The Vienna Police Department gave out a statement about my driver’s license today und naturally tried to wiggle free from the issue and to deny my pasta strainer the status of a religious headgear. The power to define what I wear out of religious reasons still lies at my disposal. Also the newspaper derstandard.at didn’t describe accurately what I’ve before written in my blog. As a matter of fact on the day of my application I did tell the officials that I wear a headgear out of religious beliefs. There’s never been declared that there was made an exception because of me. Also that I, as the police said, “insisted on picking up my driver’s license”, sounds more than tendentious, because everything there is, is a choice to either pick it up or have it delivered to you.
Here’s a little analysis of a friend of mine which I got a few hours ago:
The police’ excuse is a lie which can be proved by lots of facts:
– first of all on the brochure, which you even posted on your website, it is clearly declared that any kind of headgear is not allowed. There is even a crossed out picture of a woman wearing a hat.
On a brochure published by the government itself, the citizen really shouldn’t be concerned about its regularity. There is even a photo of the minister on it, including his very own signature.
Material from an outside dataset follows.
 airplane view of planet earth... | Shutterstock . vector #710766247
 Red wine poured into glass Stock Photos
– today’s hint, as stated by the police, that everything can be worn as long as the face is visible only refers to headgear caused by religious beliefs. Every other kind of headgear is explicitly disallowed.
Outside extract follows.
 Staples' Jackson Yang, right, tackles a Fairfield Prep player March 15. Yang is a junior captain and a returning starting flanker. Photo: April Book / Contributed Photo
– “Manfred Reinthaler, the press spokesman of the Vienna Police Department officially stated in an interview with religion.orf.at: “the one and only criteria for the photo on the driver’s license is that the face hast to be recognizable”. But as a matter of fact the regulations for the driver’s license are in no way consistent with those of an European passport.”
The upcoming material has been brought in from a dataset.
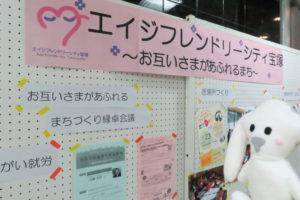 エイジフレンドリーシティ宝塚のブースには「お互いさまがあふれる」「まちづくり縁卓会議」などの言葉が書かれた紙やチラシが貼られ、案内パネルの前で写るまちキョン。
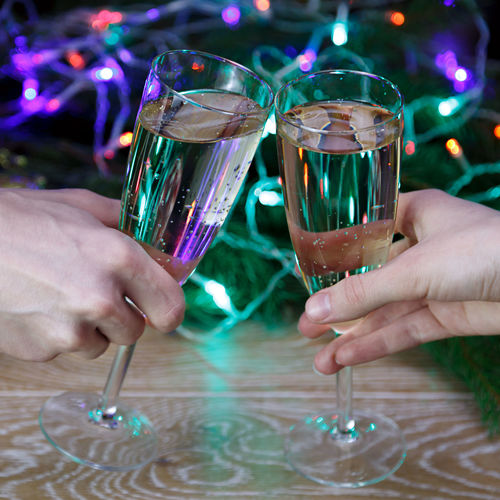 Celebratory Toast Party - Social Event Togetherness Christmas Drinking Couple - Relationship Holding Adults Only Celebration Human Body Part Two People Human Hand Alcohol Drinks Champagne Glass Cheers Cheers To Life Christmas Lights Bubbly Mery Christmas Beverage Champagne Wine Decor Bokeh Night Lights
So if the police department announced that the brochure was factually incorrect, we’d have another scandal. In this case the department admits that religious people have privileges which aren’t even legally covered. This would be a concrete example of privileged religious people being above the law.
– However the police’ spokesman obviously lacks information given by the Ministry of Transport since his statements differ from those of the ministry which says: “you have to bring along the following documents to get your new driver’slicense:…
On this homepage the following regulations can be found which also apply for the driver’s license, as told by the Ministry Of Transport:
“Headgear is not allowed. Exceptions out of religious beliefs are acceptable. In this case the face has to be recognizable from chin to forehead. No shadows may occur on the face.” (i>www.passbildkriterien.at)
However this information is not consistent with the law (https://www.ris.bka.gv.at):
There is only written in §2 (1), 1. Paragraph, digit h) :
“A photograp that must have between 36 and 45 mm height and between 28 and 35 mm width. The head has to be recognizable and fully pictured”.
Maybe somebody, for example the already mentioned spokesman or the Ministry of Transport, would like to explain why they keep publishing different information about regulations regarding the photographs on the driver’s license, respectively why the Ministry of Transport imposts conditions which are not covered by law and therefore handicap non-religious people.
– Furthermore the police’ explanation can be declared as an excuse because they sent you to the medical officer. Of course the only reason why you had to do this, was because of your headgear.
If every headgear was allowed, they wouldn’t be sending everybody to the medical officer who wears a hat.